Image from the movie The Fantastic Planet
Via The Guardian: The stars of modern SF pick the best science fiction
To celebrate the opening of the British Library's science fiction exhibition Out of this World, we asked leading SF writers to choose their favourite novel or author in the genre
Kim Stanley Robinson's pick? The Left Hand of Darkness by Ursula K. Le Guin
One of my favorite novels is The Left Hand of Darkness, by Ursula K Le Guin. For more than 40 years I've been recommending this book to people who want to try science fiction for the first time, and it still serves very well for that. One of the things I like about it is how clearly it demonstrates that science fiction can have not only the usual virtues and pleasures of the novel, but also the startling and transformative power of the thought experiment.

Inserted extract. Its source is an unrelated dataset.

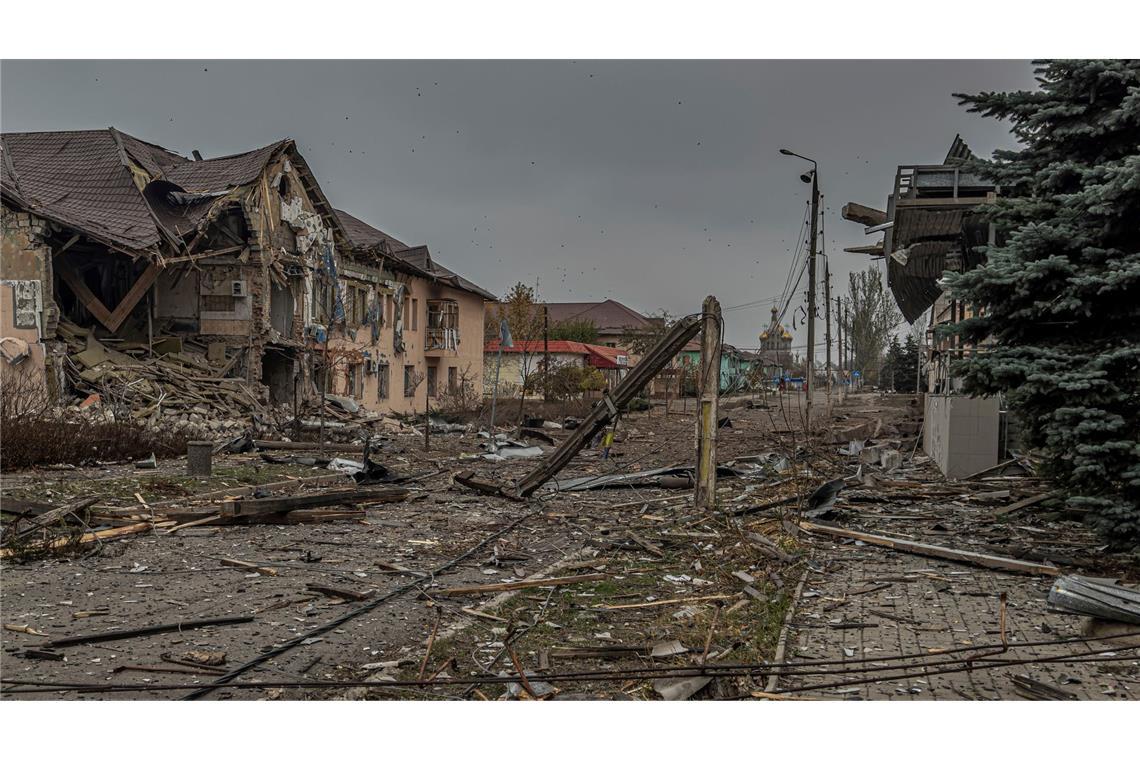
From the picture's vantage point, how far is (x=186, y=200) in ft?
99.0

In this case, the thought experiment is quickly revealed: "The king was pregnant," the book tells us early on, and after that we learn more and more about this planet named Winter, stuck in an ice age, where the humans are most of the time neither male nor female, but with the potential to become either. The man from Earth investigating this situation has a lot to learn, and so do we; and we learn it in the course of a thrilling adventure story, including a great "crossing of the ice". Le Guin's language is clear and clean, and has within it both the anthropological mindset of her father Alfred Kroeber, and the poetry of stories as magical things that her mother Theodora Kroeber found in native American tales. This worldly wisdom applied to the romance of other planets, and to human nature at its deepest, is Le Guin's particular gift to us, and something science fiction will always be proud of. Try it and see – you will never think about people in quite the same way again.